● **Exercise**: Tally the lines below that contain the string "window", treating uppercase and lowercase as different, and reply with the number alone.

● **Entries provided**:
⁂

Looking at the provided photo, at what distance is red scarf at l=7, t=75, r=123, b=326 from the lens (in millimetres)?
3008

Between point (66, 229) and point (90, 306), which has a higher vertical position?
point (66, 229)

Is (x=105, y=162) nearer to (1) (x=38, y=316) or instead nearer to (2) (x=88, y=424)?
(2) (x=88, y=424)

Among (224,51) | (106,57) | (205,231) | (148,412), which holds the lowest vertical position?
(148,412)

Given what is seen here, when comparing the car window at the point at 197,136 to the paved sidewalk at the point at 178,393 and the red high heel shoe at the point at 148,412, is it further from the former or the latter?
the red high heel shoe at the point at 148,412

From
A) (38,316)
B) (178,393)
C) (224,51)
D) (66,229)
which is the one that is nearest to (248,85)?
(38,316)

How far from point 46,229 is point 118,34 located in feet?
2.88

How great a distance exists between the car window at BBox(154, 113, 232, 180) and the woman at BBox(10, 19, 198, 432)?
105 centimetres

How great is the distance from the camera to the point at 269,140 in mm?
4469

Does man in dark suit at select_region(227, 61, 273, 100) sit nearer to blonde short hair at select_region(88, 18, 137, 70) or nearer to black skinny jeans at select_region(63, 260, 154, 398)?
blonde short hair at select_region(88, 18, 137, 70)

⁂

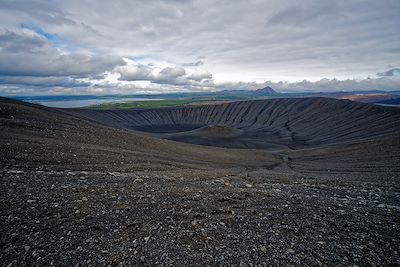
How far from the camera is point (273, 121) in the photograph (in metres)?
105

⁂

● **Output for this task**: 2